━━━━━ Task material
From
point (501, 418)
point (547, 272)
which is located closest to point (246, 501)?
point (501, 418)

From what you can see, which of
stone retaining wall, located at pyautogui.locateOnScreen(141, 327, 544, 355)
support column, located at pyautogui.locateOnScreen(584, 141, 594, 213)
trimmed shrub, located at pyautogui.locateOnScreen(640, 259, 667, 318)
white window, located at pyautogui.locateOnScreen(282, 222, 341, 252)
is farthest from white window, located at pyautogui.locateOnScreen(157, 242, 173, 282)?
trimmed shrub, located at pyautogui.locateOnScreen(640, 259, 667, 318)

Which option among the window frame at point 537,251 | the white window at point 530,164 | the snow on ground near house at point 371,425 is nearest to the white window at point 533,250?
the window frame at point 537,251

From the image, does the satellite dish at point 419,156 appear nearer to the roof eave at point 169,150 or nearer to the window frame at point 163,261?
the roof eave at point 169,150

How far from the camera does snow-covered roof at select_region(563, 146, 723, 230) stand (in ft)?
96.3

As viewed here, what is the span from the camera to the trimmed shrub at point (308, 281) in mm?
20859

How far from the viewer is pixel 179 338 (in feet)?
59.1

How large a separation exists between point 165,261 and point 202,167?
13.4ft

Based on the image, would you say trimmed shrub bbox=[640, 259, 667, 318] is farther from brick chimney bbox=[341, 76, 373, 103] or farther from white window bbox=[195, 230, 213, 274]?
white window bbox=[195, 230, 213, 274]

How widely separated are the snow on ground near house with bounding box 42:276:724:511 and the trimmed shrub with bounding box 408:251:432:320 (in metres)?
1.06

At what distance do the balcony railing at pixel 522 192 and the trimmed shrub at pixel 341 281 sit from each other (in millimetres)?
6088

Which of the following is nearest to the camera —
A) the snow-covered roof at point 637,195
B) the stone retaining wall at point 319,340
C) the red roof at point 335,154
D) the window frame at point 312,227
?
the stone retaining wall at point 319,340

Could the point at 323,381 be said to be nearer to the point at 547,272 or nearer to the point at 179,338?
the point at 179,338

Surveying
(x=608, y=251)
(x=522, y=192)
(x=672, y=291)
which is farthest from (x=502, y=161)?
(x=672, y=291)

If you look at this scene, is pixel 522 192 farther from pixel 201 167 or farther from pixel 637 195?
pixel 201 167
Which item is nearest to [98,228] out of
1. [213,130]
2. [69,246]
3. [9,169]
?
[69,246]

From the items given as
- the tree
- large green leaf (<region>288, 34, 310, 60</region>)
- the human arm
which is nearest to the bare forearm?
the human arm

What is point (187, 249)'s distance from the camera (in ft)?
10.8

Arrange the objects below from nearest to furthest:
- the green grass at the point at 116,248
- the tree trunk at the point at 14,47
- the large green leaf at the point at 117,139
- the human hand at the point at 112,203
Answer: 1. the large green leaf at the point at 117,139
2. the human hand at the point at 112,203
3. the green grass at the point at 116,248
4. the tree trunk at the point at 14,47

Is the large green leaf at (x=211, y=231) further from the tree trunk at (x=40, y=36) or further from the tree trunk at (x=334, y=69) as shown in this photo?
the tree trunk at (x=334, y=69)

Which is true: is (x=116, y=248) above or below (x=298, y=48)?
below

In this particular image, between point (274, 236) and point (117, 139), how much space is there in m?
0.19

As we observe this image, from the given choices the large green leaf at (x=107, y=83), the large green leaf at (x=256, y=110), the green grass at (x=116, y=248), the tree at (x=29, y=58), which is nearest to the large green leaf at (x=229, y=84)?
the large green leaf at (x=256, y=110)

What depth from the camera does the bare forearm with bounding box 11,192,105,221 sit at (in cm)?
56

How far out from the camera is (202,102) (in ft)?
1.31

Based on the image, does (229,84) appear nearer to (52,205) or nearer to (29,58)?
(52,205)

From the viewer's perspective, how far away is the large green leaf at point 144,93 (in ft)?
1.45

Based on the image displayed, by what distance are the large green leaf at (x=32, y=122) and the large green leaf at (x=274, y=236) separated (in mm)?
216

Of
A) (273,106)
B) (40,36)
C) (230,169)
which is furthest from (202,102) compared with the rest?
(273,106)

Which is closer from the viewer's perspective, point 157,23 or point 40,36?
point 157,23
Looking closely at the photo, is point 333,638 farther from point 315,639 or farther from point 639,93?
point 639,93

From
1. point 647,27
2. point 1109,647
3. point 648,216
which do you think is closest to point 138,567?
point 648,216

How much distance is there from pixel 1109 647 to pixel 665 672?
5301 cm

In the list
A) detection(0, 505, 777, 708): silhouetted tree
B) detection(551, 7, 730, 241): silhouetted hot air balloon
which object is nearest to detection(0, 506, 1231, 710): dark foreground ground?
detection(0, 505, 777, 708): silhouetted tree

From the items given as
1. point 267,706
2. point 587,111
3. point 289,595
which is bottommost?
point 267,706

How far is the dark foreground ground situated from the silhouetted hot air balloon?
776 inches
━━━━━━━━━━
Exercise prompt -
Copy the rows above exactly as they appear, starting at the line containing "How much distance" and continuing through the last line of the rows.

Result below -
How much distance is there from pixel 1109 647 to pixel 665 672?
5301 cm

In the list
A) detection(0, 505, 777, 708): silhouetted tree
B) detection(551, 7, 730, 241): silhouetted hot air balloon
which object is nearest to detection(0, 506, 1231, 710): dark foreground ground?
detection(0, 505, 777, 708): silhouetted tree

From the items given as
1. point 267,706
2. point 587,111
3. point 289,595
which is bottommost?
point 267,706

How far is the dark foreground ground situated from the silhouetted hot air balloon?
776 inches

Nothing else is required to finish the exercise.